Der Klimaziel-Fetischismus verstellt den Blick aufs Wesentliche

25. September 2025Lesezeit: 5 Min.
Kommentar von Christian Tesch

Christian Tesch ist Geschäftsführer von oecolution. Er war in vielen Aufgaben rund um politische Strategie und politisches Management tätig, zuletzt als selbstständiger Politikberater, davor als Direktor der Politischen Akademie der Volkspartei. oecolution ist die Klima-NGO der Wirtschaft. Sie setzt sich für eine nachhaltige Standortpolitik ein. Die Ziele der Klimawende sollen gemeinsam mit der Wirtschaft erreicht werden, marktwirtschaftliche Instrumente sollen die notwendige Transformation unterstützen und vorantreiben.

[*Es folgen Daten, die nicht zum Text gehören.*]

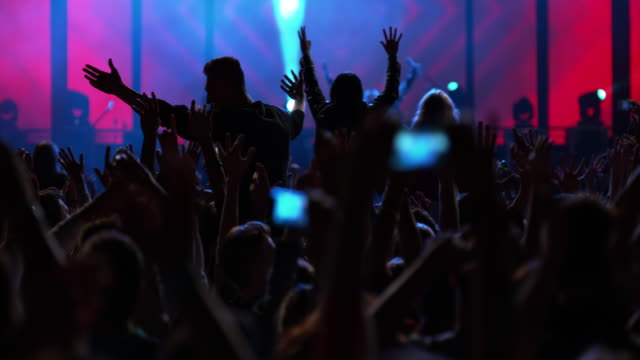 slo mo audience raising and waving hands at a concert - spettatore video stock e b–roll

Im öffentlichen Diskurs über Klimapolitik dominiert Symbolpolitik. Und das Lieblingssymbol der Aktivistinnen und Aktivisten ist das „Klimaziel“. Darüber wird herzhaft debattiert, da wird munter gefordert, dorthin fließt die Energie. Die Medien sind dankbar für diese Vereinfachung. Komplexe Wege und Lösungen müssen nicht mehr diskutiert werden. Dem Lehrbuch des Populismus folgend, wird die Gesellschaft in gut und böse geteilt. Gut ist, wer für Klimaziele ist. Böse ist, wer nicht.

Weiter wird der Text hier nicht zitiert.